Common sense is in distressingly short supply in modern Britain. We are becoming, instead, slightly neurotic. The specific issue around which this is focused at present is Christianity. When someone makes an ordinary remark that seems to imply religious content, for example, it’s now becoming standard to say – in a coy and would-be-jokey sort of voice — “Oooh! That’s politically incorrect!” and we are meant to give an embarrassed giggle. So a harmless “God bless you!” becomes a matter for silly comment, and a public reference to a church event becomes a matter for debate as being controversial and contentious.
And when it comes to anything that seems to involve officialdom the loss of common sense becomes substantial. A librarian in a public library dithers about whether or not to put up a poster advertising a series of Lent talks at a local church, a local Council announces that it is banning a long-established tradition of opening its meetings with a prayer.
The news that the British government is prepared to defend, in the European Court, a British Airways decision to fire a woman employee for wearing a tiny cross on a chain round her neck during the hours that she worked for the airline, is both ghastly and absurd. How gross it will look in a few years’ time, when the ideological fashion has changed again. How daft it is that your money is meanwhile being spent on this nonsense.
The sinister thing about this is that a loss of common sense can happen quite quickly. In 1914-1918 young men in their late teens and early twenties, shattered by the insistent pounding of the guns and the blood and the lice and the filth and confusion of the trenches could be denounced as cowards, taken before a military court and shot at dawn. Meanwhile back at home over-excited ladies gave white feathers, a symbol of cowardice, to men they decided were cowards because they were not in military uniform. Some of those thus insulted were wounded soldiers from nearby hospitals.
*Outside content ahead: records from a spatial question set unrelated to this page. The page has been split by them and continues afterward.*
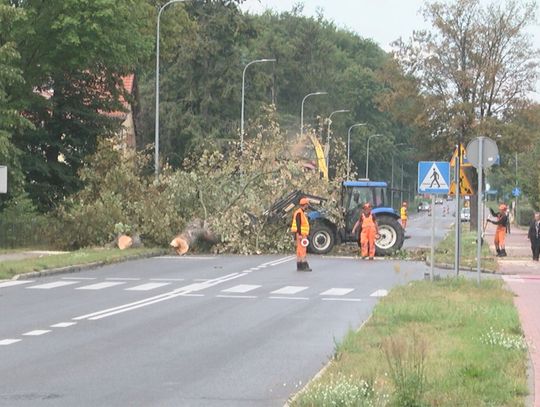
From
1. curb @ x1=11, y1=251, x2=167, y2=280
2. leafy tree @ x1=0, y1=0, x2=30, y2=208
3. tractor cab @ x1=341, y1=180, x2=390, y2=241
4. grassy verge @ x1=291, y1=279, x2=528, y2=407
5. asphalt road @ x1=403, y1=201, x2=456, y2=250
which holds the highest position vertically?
leafy tree @ x1=0, y1=0, x2=30, y2=208

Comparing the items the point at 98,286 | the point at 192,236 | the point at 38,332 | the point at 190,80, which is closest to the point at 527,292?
the point at 98,286

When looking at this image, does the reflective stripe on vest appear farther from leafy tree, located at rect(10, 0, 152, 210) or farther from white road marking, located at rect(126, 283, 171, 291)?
leafy tree, located at rect(10, 0, 152, 210)

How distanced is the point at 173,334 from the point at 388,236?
19118mm

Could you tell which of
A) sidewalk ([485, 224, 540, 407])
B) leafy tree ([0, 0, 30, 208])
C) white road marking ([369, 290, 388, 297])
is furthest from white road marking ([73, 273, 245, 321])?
leafy tree ([0, 0, 30, 208])

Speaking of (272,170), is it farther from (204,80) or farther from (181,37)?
(204,80)

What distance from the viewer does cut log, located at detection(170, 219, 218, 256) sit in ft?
102

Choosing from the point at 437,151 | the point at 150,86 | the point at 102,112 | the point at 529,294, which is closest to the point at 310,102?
the point at 150,86

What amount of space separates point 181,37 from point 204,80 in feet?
53.5

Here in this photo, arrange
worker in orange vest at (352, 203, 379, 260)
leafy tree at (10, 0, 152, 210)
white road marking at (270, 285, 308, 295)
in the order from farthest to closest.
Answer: leafy tree at (10, 0, 152, 210) → worker in orange vest at (352, 203, 379, 260) → white road marking at (270, 285, 308, 295)

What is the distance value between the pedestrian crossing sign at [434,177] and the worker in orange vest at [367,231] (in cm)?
991

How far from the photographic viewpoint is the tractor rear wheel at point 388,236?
30491 millimetres

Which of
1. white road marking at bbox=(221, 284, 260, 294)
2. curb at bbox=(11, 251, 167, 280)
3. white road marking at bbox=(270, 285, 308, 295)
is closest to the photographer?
white road marking at bbox=(270, 285, 308, 295)

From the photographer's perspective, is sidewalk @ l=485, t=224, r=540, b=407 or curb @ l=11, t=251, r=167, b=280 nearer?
sidewalk @ l=485, t=224, r=540, b=407

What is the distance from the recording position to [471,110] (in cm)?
5019
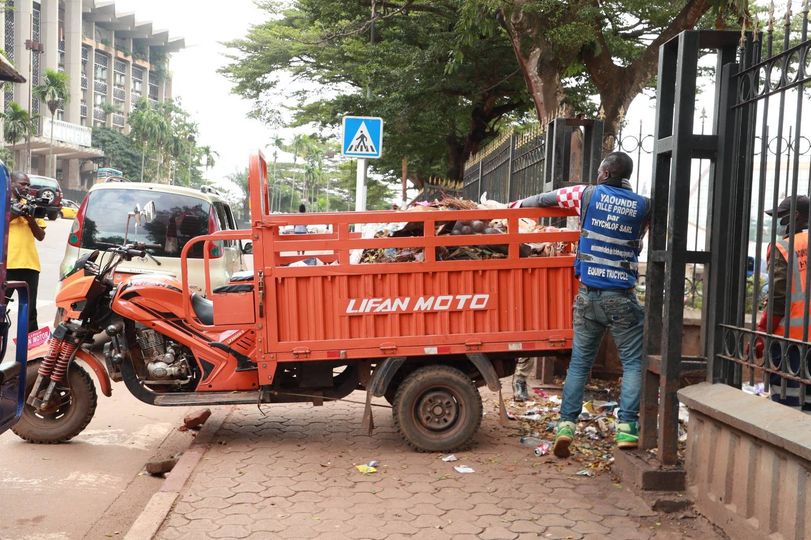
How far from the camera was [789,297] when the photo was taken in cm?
384

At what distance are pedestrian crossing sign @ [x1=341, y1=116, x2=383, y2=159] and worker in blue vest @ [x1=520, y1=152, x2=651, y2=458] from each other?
6.16 m

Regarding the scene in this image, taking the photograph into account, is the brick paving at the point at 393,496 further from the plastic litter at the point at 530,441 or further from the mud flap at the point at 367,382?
the mud flap at the point at 367,382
Common sense? The British have long prided themselves on it, but history shows that it is often in short supply. For many years, a man who wanted to train as a Catholic priest and went to Rome for training, knew that on returning he faced the death penalty. There are still old houses with “priest holes” where such men were able to hide in an emergency. The death they faced is caught was a ghastly one – hanging, drawing, and quartering. You can still visit the dungeons in the Tower of London where some of them were held, and even view the torture equipment.
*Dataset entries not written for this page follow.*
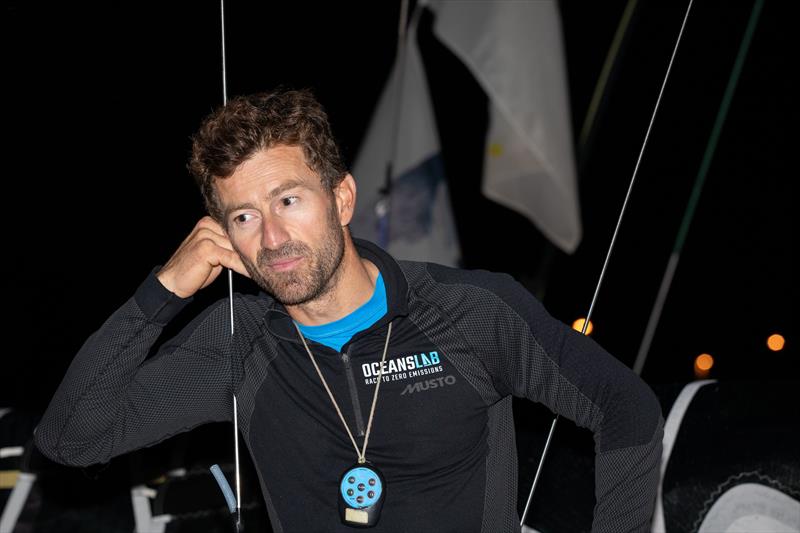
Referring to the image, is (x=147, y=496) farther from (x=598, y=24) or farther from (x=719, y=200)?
(x=719, y=200)

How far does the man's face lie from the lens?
1.73 meters

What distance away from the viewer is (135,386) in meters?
1.83

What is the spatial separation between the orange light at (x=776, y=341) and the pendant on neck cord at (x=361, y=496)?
4.47 metres

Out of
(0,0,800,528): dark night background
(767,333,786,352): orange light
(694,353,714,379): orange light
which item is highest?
(0,0,800,528): dark night background

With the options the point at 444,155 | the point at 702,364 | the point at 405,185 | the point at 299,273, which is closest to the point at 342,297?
the point at 299,273

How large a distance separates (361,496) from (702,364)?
4311 mm

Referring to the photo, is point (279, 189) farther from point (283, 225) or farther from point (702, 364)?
point (702, 364)

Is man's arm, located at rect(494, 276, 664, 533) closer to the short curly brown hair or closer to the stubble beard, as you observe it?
the stubble beard

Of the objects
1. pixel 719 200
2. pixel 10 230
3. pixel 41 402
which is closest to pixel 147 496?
pixel 41 402

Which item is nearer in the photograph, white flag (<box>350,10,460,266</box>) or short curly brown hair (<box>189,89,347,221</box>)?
short curly brown hair (<box>189,89,347,221</box>)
Common sense? For several decades in the late 18th and early 19th century it was considered sensible to defend the slave trade – it was in Britain’s interest, it brought prosperity to cities like Liverpool and Bristol, it ensured that supplies of things like sugar and cotton could arrive in Britain’s cities. The hardship and cruelty involved in slavery was regrettable, of course, but should not be exaggerated…
Once an idea becomes fashionable – that Catholic priests are dangerous, that the slave trade makes economic sense, that war necessarily involves a suspension of normal human rights – it seems difficult to dislodge it. Difficult, but not impossible.
The policy of a couple of employers to deny Christian employees the right to display a small cross at work is petty, if not discriminatory. In a few years’ time, the idea that a British government was prepared to defend it in a European Court will look ludicrous. The notion that a nation with a history rooted in Christianity should urge its librarians to ban a notice announcing a Christian event will be regarded as lunacy.
“As for me and my house, we will serve the Lord.” That age-old testimony from the Scriptures has a quiet wisdom about it. This morning I deliberately rummaged in a box for the small and rather pretty cross which a kind relative gave me a few Christmasses ago. I haven’t worn it for a little while – for no particular reason, it just happened that the glass beads sent by my sister in New Zealand, or the scarf I bought in Somerset last year, or the little ribbon with a heart on it that I acquired at a sale, seemed more suitable for whatever outfit I was wearing. But today I found the cross and slipped it on to a light chain, and I’m wearing it and thinking about it.